JOHN BORGER: Somebody has just applied a rubber stamp to 9,000 pages and said that there's no reason to give any of this to anybody.
ELIZABETH STAWICKI: John Borger represented the media organizations before the appeals court. He argues that before the files are destroyed, the judge should go through them, item by item, and assess the public's interest in the information. Borger claims that even though Crump ordered the files kept under seal, Crump never viewed them individually. Borger claims Crump left it up to the parties themselves to determine what individual items should be confidential. That prompted a question by Judge James Harten.
JAMES HARTEN: It sounds to me as though you're assuming that the district court committed an error.
JOHN BORGER: Your honor, as a matter of law, the district court does commit an error and an abuse of discretion when it does not look at the specific information that's at stake in a Data Practices Act context.
JAMES HARTEN: And so you're presuming that this district court judge committed an error here, even though you can't define and show where it is.
JOHN BORGER: I can-- where I can show where it is that he never looked at the information. It is obvious from the sequence that the data, the 9,000 pages, was never in his possession. He never looked at it.
ELIZABETH STAWICKI: The Minnesota Twins argue that they gave the information to the court as part of a lawsuit. And because the case is settled, the information in the file should not be given to the public. Twins attorney Roger Magnuson told the panel that judges have wide discretion in determining what to keep sealed.
ROGER MAGNUSON: And nowhere is that discretion more important than managing both the litigation process and the discovery process of litigation. Here, Judge Crump exercised discretion. It was required for him to do so. It was right for him to do so. It was reasonable for him to do so.
ELIZABETH STAWICKI: The news organizations argue that the commission, as a government entity, has some duty to preserve the Twins files. And that by abiding by Crump's order to destroy or return them, the commission is violating that duty.
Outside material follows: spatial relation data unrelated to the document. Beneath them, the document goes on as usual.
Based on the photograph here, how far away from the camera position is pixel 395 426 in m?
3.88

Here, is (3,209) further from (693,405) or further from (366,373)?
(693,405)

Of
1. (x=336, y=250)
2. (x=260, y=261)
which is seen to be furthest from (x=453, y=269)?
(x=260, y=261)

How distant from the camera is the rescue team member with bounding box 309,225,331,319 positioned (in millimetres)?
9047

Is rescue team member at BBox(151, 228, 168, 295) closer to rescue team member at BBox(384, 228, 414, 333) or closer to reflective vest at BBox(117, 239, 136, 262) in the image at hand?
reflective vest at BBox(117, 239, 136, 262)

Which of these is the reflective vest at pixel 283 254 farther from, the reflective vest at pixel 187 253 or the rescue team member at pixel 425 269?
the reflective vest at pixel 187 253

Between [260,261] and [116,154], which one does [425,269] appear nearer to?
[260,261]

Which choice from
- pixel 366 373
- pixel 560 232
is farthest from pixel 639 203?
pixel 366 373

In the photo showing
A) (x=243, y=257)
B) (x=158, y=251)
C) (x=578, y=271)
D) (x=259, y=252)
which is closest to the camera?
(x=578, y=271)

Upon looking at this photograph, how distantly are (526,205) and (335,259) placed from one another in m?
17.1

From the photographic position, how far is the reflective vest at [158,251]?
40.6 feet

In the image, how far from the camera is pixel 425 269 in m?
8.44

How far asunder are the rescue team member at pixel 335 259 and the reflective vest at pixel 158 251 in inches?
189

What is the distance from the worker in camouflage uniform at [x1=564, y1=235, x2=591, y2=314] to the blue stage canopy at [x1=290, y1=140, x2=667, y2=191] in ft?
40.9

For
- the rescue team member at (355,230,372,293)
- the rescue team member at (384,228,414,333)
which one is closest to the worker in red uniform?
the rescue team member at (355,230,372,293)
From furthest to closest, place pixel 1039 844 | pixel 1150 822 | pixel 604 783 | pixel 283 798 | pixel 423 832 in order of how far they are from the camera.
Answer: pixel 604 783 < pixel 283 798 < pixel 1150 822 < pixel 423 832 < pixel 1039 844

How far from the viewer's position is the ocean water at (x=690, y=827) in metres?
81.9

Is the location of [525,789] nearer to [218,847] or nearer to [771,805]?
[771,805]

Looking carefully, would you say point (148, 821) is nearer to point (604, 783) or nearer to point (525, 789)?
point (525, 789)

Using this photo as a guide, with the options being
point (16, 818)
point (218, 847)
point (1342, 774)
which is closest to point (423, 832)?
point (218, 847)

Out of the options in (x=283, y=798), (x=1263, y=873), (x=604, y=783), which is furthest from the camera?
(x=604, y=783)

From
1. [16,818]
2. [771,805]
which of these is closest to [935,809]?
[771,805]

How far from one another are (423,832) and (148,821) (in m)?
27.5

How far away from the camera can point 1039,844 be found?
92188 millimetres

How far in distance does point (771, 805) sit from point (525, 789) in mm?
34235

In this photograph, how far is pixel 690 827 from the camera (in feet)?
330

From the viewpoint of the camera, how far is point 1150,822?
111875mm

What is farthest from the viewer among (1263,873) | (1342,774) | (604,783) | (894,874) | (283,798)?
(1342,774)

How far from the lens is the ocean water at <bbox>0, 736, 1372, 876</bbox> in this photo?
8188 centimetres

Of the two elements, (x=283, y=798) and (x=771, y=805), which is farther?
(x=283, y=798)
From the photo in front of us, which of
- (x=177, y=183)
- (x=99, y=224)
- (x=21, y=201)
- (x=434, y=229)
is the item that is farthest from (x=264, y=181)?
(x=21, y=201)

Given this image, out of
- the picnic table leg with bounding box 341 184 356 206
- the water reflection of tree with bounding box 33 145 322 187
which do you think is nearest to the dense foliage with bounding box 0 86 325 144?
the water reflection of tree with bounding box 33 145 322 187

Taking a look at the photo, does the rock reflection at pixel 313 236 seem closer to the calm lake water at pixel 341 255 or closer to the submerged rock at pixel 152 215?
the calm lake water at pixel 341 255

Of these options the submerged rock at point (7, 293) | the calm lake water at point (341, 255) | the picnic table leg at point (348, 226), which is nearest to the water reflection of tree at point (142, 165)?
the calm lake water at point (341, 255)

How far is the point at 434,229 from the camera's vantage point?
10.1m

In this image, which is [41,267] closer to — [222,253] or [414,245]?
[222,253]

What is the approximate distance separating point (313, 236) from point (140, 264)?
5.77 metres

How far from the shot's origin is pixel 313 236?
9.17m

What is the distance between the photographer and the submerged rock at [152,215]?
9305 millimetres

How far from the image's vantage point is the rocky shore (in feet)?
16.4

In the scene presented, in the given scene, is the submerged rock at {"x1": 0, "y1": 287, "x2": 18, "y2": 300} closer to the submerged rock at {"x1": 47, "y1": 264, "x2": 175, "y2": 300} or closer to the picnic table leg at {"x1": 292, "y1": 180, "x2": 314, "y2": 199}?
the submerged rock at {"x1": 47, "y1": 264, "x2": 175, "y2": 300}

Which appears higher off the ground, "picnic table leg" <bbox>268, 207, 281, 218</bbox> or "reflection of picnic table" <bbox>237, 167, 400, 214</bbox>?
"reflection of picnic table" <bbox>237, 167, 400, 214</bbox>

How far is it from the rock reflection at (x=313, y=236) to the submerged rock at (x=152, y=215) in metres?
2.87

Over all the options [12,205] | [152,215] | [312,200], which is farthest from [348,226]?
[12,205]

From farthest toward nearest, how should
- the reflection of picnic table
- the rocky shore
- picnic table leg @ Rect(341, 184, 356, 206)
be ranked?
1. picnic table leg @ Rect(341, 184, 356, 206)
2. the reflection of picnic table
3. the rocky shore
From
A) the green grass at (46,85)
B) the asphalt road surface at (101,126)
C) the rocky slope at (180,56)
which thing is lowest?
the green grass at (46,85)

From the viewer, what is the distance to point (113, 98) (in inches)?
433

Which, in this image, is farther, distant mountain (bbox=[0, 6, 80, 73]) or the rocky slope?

But the Commission's attorney, Corey Ehling, told the court the commission disagrees.
COREY EHLING: We don't see the statute as telling us, no matter what you say in your protective order, you got to hold on these documents and produce them to the public at the end of the case.
ELIZABETH STAWICKI: In a rebuttal, the news organizations attorney, John Borger, told the court that all he's asking for is for the parties to back up their claims that the individual items in the files should be private and not public.
JOHN BORGER: Put these folks to the test of backing up their assertions of confidentiality, the reasons for the confidentiality. If they've got legitimate reasons, legal and factual, let them say what they are, and let the judge determine whether they are legitimate.
ELIZABETH STAWICKI: The Court of Appeals must rule on the case within 90 days. I'm Elizabeth Stawicki. Minnesota Public Radio.